Esther and Jerry Hicks wrote,
“Begin telling the story of your desire and then add it to the details of the positive aspects that you can find that match those desires. And then embellish your positive expectation or speculating with your good feeling Wouldn’t it be nice if…? examples.
You can say things like: Only good things come to me and I’ll figure it out as I go along… Every time you tell your better-feeling story, you will feel better, and the details of your life will improve.
The better it gets, the better it gets.”
It is in our human nature to question how we keep a better-feeling story while staying true to our feelings as they are.
We are not constantly feeling:
positive,
motivated, or
inspired
. And that is okay.
When we practice turning toward our feelings...
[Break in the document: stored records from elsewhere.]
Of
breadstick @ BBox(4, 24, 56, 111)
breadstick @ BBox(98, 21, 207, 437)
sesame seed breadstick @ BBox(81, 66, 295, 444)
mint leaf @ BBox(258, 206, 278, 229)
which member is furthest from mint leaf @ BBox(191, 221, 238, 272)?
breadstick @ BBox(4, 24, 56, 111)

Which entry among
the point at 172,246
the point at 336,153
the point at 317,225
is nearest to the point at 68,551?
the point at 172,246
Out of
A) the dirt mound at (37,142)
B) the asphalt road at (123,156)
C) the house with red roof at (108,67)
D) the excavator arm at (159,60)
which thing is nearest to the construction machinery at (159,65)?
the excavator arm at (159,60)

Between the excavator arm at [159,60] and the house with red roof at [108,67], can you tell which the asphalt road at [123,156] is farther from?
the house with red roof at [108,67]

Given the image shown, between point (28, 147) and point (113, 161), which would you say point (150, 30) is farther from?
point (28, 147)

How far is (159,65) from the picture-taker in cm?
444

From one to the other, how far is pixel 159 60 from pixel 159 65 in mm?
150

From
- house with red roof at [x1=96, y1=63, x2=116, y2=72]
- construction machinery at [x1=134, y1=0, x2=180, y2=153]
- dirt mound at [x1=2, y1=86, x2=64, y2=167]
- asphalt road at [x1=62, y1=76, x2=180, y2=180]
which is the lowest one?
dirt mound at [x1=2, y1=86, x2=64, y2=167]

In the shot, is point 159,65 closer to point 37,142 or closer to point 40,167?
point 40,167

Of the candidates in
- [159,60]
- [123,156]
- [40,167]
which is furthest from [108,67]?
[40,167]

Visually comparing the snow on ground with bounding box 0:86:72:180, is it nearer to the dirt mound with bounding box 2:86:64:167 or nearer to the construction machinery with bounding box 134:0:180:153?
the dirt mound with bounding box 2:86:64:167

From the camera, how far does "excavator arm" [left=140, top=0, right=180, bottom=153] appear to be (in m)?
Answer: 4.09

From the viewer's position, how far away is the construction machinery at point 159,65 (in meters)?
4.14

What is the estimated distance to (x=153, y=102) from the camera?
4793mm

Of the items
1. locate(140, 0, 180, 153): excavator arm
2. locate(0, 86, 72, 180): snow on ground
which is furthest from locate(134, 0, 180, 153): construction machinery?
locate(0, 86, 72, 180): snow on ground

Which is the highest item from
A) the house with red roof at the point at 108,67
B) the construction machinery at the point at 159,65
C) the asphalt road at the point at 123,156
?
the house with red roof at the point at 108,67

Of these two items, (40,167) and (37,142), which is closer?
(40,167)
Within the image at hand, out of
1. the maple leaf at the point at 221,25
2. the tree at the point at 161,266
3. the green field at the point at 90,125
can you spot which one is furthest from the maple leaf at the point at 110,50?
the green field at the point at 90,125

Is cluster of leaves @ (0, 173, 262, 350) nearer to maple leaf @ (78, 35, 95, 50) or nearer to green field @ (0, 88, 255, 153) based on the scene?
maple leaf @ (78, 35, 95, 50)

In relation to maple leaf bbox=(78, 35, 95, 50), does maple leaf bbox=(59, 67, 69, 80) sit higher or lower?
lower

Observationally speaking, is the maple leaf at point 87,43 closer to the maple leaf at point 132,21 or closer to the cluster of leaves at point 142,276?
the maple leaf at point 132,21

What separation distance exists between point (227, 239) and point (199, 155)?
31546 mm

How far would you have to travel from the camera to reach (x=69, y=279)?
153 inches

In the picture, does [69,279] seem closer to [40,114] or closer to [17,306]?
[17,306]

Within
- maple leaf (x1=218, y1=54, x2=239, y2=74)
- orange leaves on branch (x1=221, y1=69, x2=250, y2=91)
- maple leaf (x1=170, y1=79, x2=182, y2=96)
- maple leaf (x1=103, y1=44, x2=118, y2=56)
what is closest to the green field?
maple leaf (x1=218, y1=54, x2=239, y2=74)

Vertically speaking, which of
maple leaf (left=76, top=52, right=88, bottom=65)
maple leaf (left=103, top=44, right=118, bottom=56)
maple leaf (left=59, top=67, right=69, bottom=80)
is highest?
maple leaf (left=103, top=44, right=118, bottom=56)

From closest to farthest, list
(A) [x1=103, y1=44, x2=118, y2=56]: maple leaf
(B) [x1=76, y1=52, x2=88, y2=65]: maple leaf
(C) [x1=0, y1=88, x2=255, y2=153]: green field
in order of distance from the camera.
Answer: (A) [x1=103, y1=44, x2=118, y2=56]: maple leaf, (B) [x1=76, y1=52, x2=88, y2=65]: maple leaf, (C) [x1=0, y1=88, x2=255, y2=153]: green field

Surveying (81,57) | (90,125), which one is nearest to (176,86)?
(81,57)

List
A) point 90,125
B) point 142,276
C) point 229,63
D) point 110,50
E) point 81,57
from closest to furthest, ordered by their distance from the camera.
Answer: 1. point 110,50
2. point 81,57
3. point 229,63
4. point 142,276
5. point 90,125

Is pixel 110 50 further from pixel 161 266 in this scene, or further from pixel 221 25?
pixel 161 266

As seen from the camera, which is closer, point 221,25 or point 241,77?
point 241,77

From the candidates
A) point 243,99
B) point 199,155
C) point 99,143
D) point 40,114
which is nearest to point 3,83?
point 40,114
without resistance or judgment
AND
with loving kindness,
we grow a capacity to...
host our feelings like traveling guests
WHILE
remaining aware of a much larger perspective we can never fully know.
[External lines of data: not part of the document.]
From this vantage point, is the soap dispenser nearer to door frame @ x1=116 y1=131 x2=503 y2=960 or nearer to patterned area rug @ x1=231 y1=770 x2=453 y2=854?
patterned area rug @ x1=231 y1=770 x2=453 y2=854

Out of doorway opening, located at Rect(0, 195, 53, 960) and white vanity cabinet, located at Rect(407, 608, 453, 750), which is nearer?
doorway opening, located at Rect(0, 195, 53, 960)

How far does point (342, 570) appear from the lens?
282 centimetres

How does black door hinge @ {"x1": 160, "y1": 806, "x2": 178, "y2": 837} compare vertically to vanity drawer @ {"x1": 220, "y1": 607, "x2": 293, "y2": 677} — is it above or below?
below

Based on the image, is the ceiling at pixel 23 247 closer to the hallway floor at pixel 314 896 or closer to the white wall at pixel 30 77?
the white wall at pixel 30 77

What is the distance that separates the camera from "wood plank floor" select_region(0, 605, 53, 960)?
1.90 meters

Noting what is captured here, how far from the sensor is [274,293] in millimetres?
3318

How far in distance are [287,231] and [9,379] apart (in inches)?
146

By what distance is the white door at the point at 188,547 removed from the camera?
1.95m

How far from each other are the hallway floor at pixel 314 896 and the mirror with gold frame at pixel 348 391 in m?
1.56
Mark Twain wrote, “My life has been filled with terrible misfortune, most of which have never happened.”
So, for example, when fear arises within us, we can name it as fear, something we know well, and as we acknowledge it and practice awareness and naming it,
it will begin losing its power over us.
It becomes a friend,
and even a helper,
rather than an enemy.
And then, in place of jumping to the worst-case scenario, we begin telling ourself a new story. We might say...
This is good because I am simply releasing an old story
AND
I will figure it out as I go along.
The better it gets, the better it gets.